EXERCISE DETAILS
Put the lines of the entries below into a JSON list of strings, one string per line with blank lines omitted. Begin with the line that contains "How far from where the picture" and include every line through the last line of the entries.

EXERCISE INPUTS
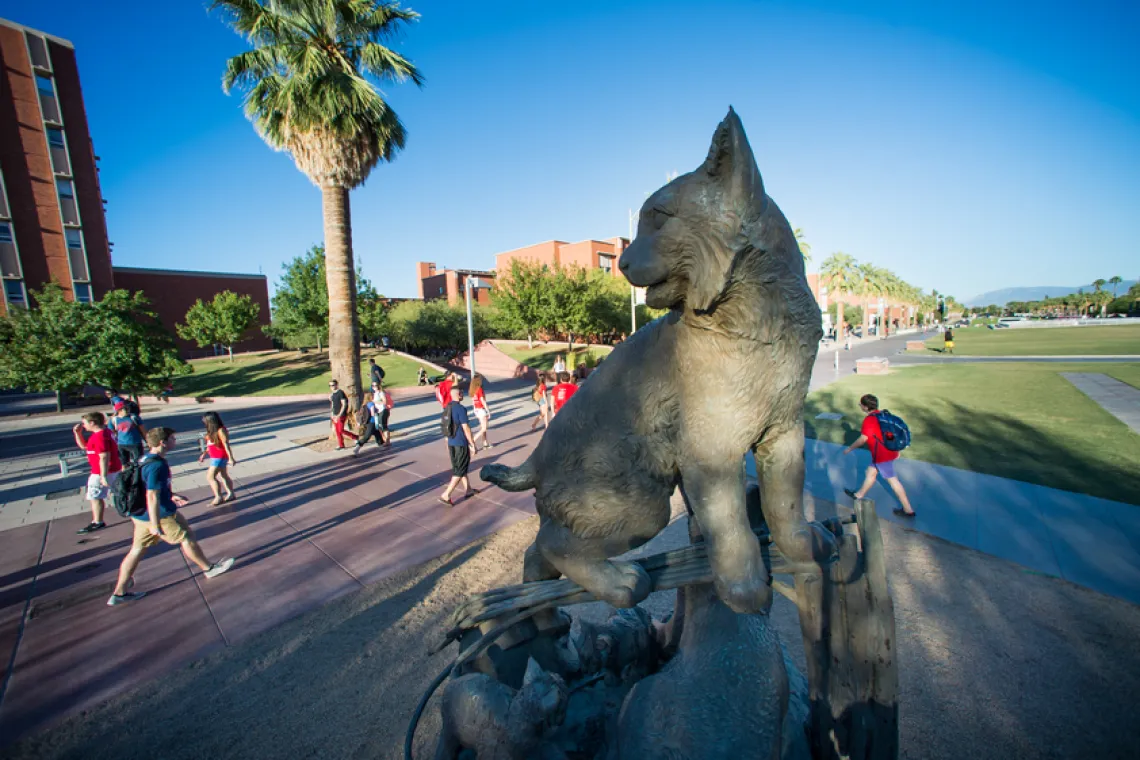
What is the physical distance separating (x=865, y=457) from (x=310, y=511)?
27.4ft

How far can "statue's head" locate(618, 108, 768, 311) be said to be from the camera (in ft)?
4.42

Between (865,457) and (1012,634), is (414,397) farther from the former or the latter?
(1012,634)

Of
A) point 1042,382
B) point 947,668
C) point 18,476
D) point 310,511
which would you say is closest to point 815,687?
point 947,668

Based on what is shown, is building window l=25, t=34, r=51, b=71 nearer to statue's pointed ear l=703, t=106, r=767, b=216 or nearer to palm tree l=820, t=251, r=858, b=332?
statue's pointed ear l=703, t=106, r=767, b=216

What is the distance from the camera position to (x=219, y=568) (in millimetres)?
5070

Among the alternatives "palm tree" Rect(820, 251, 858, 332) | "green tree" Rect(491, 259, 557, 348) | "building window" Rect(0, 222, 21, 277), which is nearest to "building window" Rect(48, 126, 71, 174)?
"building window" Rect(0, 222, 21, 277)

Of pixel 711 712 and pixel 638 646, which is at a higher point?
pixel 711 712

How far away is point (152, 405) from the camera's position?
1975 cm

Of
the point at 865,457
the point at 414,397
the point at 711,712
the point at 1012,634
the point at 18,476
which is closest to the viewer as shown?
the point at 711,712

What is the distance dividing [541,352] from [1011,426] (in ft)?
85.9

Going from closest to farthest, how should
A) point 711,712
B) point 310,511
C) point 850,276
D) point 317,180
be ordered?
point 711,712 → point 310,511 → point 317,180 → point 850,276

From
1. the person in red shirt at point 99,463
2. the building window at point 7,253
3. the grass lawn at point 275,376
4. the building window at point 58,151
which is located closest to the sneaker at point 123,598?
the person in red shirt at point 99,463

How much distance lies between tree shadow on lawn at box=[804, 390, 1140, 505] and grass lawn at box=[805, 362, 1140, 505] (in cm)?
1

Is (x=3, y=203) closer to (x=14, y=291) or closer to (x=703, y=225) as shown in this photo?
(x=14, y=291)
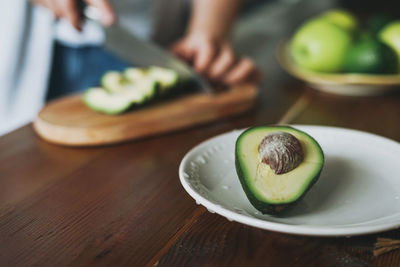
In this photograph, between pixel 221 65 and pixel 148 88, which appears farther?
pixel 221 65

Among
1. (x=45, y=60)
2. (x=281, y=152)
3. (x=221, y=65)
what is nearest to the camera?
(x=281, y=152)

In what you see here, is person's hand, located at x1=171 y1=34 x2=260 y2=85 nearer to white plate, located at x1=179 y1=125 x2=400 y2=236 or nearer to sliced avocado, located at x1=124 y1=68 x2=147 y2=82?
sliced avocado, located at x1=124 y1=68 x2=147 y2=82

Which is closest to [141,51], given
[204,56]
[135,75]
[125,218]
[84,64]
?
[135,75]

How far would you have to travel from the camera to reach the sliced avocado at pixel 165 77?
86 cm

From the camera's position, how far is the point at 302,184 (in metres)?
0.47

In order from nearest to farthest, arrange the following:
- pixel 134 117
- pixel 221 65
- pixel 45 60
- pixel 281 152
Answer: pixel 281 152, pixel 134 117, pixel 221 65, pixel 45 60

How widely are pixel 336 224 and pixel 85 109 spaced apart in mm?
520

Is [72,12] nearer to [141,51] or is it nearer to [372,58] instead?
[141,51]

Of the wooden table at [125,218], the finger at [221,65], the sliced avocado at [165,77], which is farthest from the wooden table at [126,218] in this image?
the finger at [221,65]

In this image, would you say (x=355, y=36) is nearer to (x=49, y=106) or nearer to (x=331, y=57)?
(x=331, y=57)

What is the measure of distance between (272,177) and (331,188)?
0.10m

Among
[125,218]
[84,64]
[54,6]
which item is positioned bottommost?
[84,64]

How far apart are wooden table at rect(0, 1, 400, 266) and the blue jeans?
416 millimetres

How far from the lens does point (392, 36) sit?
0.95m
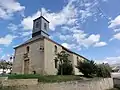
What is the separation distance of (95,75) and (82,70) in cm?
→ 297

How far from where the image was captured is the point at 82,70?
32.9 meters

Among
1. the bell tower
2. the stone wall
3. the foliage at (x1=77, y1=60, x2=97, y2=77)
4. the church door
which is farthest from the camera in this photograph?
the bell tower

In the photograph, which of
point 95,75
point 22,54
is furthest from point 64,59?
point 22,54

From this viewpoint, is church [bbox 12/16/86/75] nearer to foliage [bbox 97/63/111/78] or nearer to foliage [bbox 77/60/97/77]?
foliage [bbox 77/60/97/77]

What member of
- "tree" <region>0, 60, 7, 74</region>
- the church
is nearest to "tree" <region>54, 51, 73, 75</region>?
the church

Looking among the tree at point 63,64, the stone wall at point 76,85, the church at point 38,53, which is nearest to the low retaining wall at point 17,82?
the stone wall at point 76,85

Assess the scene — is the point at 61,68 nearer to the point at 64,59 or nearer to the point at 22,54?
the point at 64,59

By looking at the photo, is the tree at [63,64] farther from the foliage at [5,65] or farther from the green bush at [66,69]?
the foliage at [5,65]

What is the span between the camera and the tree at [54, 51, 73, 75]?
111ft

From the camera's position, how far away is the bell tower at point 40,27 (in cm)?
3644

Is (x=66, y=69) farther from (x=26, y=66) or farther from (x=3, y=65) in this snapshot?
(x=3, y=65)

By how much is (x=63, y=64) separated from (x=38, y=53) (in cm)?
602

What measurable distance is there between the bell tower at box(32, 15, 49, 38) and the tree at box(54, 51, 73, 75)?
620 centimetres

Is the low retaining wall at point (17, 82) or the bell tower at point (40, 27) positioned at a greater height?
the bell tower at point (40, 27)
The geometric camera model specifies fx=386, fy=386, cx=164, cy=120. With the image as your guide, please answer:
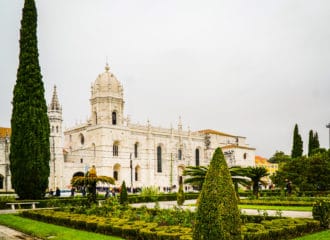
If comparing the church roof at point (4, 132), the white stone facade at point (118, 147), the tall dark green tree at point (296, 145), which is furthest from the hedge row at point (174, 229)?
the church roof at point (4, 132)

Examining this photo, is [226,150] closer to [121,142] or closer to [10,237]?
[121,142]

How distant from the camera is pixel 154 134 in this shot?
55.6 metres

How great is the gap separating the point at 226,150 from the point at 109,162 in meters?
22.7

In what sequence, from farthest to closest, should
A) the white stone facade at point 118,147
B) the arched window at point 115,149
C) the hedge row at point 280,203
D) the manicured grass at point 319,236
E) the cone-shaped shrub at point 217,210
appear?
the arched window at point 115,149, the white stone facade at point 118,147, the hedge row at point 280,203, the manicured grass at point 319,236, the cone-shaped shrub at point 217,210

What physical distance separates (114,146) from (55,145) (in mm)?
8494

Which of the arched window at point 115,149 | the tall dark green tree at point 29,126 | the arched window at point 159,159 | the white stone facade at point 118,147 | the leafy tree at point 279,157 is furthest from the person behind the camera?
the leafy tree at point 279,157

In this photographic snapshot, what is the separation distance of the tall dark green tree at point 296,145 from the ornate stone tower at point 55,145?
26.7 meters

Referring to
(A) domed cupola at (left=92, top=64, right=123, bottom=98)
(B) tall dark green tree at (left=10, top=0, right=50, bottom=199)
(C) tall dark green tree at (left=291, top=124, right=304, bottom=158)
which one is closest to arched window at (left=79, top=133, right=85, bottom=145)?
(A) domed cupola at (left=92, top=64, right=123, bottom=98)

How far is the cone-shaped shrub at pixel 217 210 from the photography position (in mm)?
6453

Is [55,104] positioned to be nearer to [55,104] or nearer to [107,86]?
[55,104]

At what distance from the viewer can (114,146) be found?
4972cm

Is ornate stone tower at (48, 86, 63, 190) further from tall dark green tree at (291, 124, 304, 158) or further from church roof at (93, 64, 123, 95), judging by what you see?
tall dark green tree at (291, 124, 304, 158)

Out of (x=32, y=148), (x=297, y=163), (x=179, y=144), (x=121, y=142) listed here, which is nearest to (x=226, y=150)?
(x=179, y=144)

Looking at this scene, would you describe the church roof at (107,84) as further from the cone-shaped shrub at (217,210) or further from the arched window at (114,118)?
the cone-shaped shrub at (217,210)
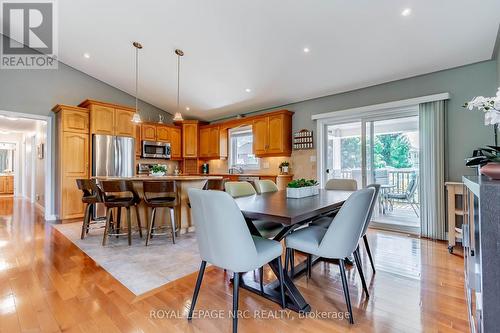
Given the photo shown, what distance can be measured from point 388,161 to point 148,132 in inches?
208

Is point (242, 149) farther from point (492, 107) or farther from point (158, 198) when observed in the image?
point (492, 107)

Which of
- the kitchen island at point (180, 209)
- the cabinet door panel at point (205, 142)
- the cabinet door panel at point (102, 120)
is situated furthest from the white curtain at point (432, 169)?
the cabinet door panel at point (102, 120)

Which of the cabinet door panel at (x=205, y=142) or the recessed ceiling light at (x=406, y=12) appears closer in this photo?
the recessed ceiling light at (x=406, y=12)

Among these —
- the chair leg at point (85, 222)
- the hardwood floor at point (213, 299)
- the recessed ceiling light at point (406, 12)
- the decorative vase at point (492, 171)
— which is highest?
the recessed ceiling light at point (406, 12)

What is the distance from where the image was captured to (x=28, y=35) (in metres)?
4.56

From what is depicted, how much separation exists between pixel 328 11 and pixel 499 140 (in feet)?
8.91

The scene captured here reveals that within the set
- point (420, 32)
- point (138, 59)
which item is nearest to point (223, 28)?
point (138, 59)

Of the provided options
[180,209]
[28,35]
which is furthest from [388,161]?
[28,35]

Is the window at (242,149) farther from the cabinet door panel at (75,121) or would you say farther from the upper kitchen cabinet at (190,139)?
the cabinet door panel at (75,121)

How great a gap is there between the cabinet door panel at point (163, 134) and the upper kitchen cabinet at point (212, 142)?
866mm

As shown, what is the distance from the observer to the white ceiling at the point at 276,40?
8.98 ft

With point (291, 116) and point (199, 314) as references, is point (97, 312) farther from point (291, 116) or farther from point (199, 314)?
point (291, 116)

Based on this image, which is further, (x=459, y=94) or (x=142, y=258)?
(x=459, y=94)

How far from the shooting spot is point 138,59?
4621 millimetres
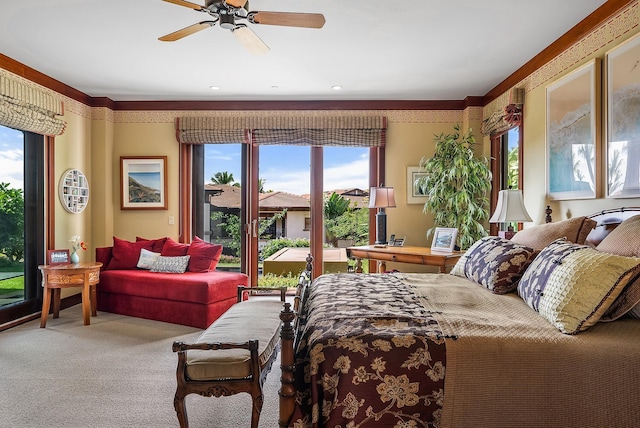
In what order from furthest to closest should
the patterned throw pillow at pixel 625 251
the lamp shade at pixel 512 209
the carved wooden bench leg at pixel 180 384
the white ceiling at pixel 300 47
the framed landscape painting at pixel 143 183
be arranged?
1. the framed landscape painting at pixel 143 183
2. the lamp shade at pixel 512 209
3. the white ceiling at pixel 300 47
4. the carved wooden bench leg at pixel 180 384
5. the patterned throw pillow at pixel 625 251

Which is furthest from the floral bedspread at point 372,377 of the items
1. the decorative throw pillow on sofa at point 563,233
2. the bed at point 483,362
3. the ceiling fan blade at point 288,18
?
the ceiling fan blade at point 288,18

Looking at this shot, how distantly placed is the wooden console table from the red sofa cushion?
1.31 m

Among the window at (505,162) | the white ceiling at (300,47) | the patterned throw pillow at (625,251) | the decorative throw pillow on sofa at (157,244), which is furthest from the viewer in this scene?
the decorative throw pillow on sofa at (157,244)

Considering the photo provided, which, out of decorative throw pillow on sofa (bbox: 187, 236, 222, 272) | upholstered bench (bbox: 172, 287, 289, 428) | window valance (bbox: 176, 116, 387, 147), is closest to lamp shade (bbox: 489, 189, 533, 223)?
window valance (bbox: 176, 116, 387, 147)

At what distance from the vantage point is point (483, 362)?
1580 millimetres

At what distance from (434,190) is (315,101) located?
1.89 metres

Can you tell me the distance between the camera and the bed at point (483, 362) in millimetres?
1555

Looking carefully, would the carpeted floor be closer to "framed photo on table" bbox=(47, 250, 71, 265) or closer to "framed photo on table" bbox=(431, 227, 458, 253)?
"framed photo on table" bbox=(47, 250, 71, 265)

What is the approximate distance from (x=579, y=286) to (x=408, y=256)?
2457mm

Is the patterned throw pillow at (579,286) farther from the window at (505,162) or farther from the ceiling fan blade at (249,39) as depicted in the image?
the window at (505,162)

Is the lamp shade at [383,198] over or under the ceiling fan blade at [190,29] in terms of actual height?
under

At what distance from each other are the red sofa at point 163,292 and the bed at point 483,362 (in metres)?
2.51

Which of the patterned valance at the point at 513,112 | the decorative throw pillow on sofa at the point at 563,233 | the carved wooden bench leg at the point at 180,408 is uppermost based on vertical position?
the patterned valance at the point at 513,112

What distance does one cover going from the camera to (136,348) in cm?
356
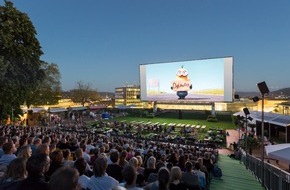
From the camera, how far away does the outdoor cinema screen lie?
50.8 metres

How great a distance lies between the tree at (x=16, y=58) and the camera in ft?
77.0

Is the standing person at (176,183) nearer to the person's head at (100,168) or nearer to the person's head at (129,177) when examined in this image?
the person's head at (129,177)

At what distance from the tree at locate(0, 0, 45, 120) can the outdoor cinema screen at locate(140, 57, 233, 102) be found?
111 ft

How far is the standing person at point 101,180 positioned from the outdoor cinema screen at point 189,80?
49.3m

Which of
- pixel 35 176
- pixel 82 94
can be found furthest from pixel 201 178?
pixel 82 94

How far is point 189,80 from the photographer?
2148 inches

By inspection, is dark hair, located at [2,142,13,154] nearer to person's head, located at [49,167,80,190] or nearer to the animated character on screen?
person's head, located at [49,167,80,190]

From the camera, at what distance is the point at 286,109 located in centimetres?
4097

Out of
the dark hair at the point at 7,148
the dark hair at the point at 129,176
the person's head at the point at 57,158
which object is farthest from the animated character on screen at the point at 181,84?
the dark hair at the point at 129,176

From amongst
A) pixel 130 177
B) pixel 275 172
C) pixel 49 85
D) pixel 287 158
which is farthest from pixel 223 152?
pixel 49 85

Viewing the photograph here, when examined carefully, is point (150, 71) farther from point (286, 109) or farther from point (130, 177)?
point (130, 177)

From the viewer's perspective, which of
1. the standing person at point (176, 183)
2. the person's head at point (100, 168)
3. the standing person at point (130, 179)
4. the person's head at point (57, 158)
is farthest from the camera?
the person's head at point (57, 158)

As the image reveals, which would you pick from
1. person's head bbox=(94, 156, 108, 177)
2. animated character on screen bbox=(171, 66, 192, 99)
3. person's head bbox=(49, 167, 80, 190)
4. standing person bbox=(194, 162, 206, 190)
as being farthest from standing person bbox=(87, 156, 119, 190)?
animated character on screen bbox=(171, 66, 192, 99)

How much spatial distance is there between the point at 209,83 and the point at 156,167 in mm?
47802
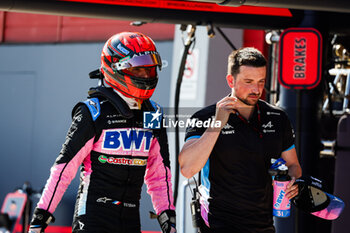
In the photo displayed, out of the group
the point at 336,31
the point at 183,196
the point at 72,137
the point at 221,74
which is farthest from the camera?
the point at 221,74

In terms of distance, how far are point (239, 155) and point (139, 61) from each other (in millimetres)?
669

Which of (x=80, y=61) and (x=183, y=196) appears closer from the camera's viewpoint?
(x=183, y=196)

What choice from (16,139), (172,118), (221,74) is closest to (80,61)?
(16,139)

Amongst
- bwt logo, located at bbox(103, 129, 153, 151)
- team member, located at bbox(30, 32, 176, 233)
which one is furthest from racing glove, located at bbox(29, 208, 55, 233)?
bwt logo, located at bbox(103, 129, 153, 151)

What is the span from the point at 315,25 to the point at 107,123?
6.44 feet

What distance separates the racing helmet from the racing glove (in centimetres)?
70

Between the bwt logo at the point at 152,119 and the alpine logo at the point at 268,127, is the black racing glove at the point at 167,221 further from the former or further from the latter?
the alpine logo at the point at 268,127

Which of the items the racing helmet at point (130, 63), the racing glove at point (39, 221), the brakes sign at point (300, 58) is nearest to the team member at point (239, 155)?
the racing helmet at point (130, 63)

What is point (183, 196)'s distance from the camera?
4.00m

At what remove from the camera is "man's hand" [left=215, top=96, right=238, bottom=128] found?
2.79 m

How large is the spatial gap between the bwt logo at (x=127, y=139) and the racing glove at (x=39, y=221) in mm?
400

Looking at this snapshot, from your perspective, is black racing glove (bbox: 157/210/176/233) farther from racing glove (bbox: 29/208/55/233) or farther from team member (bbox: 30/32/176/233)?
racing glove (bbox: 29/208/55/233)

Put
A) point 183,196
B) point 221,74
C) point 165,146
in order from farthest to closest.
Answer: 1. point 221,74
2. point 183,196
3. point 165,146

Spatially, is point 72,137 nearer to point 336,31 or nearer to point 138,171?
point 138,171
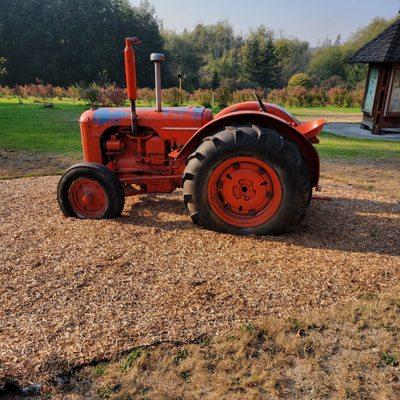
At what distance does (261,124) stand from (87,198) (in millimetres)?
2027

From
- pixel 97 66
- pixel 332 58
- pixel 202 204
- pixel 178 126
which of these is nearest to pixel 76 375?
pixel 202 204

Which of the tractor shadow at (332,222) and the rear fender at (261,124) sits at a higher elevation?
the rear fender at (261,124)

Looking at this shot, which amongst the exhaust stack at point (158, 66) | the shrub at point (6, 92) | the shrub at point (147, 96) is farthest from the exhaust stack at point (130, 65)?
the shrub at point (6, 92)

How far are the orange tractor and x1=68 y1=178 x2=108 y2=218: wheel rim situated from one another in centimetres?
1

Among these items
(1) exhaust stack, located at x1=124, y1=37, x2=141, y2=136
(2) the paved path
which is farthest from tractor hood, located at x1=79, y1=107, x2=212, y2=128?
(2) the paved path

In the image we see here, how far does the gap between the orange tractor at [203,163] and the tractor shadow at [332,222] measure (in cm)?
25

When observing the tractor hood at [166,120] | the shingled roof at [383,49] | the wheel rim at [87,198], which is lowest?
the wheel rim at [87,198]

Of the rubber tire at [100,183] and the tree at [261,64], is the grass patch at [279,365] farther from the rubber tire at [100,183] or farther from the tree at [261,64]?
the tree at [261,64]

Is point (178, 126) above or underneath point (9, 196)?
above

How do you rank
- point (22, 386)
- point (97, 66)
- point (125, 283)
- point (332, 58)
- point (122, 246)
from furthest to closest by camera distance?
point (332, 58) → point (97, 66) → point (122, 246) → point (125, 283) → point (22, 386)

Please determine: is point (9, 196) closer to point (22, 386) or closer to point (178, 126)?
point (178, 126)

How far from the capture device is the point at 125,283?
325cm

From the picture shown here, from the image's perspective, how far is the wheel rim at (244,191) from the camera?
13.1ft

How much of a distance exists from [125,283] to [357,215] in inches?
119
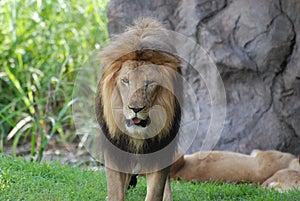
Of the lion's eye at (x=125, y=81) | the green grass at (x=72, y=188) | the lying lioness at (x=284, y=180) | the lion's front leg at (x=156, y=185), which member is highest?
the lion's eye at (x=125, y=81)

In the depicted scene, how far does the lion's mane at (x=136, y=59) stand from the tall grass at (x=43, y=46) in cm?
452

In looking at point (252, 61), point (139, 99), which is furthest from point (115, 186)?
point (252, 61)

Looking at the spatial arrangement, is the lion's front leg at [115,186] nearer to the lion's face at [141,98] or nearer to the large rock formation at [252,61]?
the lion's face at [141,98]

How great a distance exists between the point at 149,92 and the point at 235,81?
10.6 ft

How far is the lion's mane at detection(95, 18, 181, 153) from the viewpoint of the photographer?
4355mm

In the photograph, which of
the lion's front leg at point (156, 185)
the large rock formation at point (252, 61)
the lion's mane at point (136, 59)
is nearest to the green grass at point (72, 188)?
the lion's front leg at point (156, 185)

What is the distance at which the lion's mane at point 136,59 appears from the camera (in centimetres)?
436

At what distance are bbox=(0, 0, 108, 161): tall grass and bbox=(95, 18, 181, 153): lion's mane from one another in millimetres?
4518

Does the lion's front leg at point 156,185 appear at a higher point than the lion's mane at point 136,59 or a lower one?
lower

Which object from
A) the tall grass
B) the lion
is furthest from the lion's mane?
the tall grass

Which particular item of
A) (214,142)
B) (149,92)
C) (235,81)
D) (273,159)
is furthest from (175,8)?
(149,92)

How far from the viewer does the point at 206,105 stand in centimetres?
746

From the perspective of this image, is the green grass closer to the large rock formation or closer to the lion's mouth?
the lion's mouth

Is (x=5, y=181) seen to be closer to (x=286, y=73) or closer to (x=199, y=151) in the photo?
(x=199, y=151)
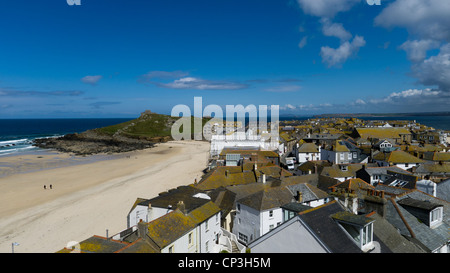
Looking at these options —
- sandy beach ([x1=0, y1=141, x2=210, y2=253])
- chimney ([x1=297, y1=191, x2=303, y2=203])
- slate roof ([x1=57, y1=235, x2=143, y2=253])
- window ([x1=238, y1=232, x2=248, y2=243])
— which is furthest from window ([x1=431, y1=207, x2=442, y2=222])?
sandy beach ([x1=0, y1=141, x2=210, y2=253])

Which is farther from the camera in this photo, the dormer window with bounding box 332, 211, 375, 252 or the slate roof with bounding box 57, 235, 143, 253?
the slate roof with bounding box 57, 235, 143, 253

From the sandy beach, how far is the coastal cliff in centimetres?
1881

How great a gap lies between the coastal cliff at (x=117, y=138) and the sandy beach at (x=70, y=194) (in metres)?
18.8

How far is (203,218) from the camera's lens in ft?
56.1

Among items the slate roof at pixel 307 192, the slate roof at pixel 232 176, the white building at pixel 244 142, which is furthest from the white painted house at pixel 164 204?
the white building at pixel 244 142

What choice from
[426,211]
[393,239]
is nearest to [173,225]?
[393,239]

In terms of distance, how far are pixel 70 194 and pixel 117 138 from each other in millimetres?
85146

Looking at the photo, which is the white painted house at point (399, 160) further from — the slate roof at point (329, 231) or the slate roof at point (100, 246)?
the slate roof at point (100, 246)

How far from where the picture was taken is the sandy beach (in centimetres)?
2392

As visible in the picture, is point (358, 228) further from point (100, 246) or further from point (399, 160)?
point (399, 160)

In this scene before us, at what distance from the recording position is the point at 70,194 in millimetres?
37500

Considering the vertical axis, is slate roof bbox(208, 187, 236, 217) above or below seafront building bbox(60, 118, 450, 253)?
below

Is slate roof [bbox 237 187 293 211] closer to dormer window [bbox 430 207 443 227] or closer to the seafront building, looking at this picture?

ANSWER TO THIS EXERCISE
[
  "How far from where the picture was taken is the sandy beach (in centimetres)?",
  "2392",
  "As visible in the picture, is point (358, 228) further from point (100, 246) or further from point (399, 160)?",
  "point (399, 160)",
  "In this scene before us, at what distance from the recording position is the point at 70,194 in millimetres?",
  "37500",
  "Considering the vertical axis, is slate roof bbox(208, 187, 236, 217) above or below seafront building bbox(60, 118, 450, 253)?",
  "below",
  "Is slate roof [bbox 237 187 293 211] closer to dormer window [bbox 430 207 443 227] or closer to the seafront building, looking at this picture?"
]